MATERIAL TO PROCESS –
———
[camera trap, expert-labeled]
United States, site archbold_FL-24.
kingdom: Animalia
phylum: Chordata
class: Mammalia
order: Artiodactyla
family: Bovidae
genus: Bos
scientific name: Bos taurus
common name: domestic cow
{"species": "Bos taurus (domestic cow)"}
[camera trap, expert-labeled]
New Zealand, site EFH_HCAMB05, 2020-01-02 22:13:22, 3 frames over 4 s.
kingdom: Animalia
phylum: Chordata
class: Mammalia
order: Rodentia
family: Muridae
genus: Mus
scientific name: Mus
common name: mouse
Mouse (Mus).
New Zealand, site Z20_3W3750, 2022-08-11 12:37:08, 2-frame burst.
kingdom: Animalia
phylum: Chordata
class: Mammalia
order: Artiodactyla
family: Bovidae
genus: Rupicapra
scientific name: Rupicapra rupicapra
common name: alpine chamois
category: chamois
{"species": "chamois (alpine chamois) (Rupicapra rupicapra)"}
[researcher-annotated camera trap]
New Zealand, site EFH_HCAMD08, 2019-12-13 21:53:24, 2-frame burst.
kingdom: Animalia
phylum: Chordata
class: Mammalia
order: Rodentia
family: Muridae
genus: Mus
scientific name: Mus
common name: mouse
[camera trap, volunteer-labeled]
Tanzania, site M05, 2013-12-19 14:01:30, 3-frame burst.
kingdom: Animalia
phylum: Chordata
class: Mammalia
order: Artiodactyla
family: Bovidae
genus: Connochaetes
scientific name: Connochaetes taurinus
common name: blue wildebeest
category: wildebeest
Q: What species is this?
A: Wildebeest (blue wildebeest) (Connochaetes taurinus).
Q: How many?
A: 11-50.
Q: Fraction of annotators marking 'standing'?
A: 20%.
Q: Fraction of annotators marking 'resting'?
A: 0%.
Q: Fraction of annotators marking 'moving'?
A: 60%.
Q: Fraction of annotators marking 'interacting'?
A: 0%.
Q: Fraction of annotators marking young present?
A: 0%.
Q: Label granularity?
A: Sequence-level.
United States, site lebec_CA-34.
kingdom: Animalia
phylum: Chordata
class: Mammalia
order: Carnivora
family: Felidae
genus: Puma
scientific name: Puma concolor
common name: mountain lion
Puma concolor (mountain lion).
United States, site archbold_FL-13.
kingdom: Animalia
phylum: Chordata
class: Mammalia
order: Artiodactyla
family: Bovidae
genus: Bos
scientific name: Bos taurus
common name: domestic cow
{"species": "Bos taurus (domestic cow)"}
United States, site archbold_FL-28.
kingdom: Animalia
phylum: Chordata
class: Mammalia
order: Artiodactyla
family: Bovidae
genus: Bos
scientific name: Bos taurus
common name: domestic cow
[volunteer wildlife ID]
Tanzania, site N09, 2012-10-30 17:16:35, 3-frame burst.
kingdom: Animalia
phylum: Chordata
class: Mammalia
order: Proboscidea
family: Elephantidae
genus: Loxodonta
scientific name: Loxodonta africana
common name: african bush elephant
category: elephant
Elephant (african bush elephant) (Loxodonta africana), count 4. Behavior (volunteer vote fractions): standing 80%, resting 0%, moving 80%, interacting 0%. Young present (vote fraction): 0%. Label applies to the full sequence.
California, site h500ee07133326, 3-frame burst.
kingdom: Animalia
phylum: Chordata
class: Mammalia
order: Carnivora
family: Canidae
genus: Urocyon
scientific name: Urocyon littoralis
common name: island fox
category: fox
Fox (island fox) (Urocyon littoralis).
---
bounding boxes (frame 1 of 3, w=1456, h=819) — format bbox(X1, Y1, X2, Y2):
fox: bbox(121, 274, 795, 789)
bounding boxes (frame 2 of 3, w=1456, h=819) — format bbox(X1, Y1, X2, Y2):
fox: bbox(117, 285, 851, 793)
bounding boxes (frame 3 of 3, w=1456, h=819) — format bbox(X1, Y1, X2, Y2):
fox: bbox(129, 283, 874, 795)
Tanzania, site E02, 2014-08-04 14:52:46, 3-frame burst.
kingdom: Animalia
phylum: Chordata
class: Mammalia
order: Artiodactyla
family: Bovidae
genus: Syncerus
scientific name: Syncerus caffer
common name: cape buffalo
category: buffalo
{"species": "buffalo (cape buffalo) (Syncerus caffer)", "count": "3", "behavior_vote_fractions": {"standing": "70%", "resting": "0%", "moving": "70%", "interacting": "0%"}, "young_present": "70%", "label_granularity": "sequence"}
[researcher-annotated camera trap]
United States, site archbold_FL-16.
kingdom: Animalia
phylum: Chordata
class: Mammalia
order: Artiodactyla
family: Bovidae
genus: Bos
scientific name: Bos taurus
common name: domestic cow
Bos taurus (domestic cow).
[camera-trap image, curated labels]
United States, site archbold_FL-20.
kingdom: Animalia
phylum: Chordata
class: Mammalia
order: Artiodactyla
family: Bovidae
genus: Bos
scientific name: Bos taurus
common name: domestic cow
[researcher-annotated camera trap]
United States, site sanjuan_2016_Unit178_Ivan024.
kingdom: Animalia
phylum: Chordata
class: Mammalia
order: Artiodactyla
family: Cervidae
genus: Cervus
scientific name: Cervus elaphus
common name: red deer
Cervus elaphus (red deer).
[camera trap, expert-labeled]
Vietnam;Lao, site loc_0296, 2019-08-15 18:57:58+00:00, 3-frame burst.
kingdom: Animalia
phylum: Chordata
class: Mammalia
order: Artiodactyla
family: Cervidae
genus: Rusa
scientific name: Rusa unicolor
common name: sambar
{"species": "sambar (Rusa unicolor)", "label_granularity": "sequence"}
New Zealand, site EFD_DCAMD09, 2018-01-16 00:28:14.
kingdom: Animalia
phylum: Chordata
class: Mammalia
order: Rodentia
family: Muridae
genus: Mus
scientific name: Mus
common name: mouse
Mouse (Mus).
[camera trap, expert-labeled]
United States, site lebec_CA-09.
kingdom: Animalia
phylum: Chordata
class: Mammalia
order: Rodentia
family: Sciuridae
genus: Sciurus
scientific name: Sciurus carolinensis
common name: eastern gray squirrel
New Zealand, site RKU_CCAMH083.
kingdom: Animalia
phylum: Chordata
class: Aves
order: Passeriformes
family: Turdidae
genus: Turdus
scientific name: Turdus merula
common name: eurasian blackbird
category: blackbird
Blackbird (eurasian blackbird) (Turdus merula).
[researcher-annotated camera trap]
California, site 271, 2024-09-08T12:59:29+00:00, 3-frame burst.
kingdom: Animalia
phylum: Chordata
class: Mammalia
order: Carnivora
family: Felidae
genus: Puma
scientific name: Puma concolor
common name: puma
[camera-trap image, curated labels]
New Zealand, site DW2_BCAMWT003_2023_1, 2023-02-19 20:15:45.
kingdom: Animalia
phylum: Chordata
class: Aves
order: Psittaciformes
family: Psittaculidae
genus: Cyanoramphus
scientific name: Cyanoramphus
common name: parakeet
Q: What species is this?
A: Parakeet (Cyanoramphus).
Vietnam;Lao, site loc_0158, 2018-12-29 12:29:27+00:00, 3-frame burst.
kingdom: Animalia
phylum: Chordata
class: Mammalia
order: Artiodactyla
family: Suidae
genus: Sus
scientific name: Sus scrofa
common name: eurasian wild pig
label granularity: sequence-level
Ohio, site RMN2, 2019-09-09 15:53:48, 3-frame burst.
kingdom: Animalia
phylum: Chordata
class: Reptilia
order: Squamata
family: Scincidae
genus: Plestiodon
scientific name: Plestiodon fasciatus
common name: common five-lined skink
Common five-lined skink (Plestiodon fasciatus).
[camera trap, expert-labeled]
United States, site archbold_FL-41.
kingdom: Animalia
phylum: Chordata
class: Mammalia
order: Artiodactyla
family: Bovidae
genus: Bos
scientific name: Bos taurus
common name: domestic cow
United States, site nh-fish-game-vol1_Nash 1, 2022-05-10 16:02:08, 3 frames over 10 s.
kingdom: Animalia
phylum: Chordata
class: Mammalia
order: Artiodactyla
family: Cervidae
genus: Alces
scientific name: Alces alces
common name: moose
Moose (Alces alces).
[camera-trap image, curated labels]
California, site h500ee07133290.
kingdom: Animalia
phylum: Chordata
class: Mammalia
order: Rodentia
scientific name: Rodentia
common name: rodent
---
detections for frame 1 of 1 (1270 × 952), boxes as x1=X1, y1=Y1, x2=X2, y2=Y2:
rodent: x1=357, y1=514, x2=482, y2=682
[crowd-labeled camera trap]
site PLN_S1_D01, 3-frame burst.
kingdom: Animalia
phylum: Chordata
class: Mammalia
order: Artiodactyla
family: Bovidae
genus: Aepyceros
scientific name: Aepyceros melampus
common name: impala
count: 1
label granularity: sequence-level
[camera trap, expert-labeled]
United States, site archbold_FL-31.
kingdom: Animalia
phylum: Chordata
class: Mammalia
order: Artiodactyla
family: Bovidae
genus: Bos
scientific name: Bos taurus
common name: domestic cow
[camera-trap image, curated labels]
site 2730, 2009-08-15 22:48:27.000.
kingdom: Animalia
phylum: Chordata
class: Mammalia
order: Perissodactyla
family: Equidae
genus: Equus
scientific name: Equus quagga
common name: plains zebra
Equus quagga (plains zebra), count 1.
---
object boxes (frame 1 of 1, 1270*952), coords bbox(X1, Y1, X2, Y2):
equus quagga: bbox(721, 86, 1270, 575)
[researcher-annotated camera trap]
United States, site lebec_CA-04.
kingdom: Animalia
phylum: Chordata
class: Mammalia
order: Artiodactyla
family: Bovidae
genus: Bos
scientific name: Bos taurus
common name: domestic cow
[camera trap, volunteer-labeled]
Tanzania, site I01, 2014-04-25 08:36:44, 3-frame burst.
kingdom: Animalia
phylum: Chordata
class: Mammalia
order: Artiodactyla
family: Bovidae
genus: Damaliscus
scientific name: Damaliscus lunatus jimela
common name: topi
———
ACTION ITEM –
Transcribe, word for word, every line from the one containing "scientific name: Equus quagga" through the final line of the entries, and nothing else.

SOLUTION BELOW –
scientific name: Equus quagga
common name: plains zebra
Equus quagga (plains zebra), count 1.
---
object boxes (frame 1 of 1, 1270*952), coords bbox(X1, Y1, X2, Y2):
equus quagga: bbox(721, 86, 1270, 575)
[researcher-annotated camera trap]
United States, site lebec_CA-04.
kingdom: Animalia
phylum: Chordata
class: Mammalia
order: Artiodactyla
family: Bovidae
genus: Bos
scientific name: Bos taurus
common name: domestic cow
[camera trap, volunteer-labeled]
Tanzania, site I01, 2014-04-25 08:36:44, 3-frame burst.
kingdom: Animalia
phylum: Chordata
class: Mammalia
order: Artiodactyla
family: Bovidae
genus: Damaliscus
scientific name: Damaliscus lunatus jimela
common name: topi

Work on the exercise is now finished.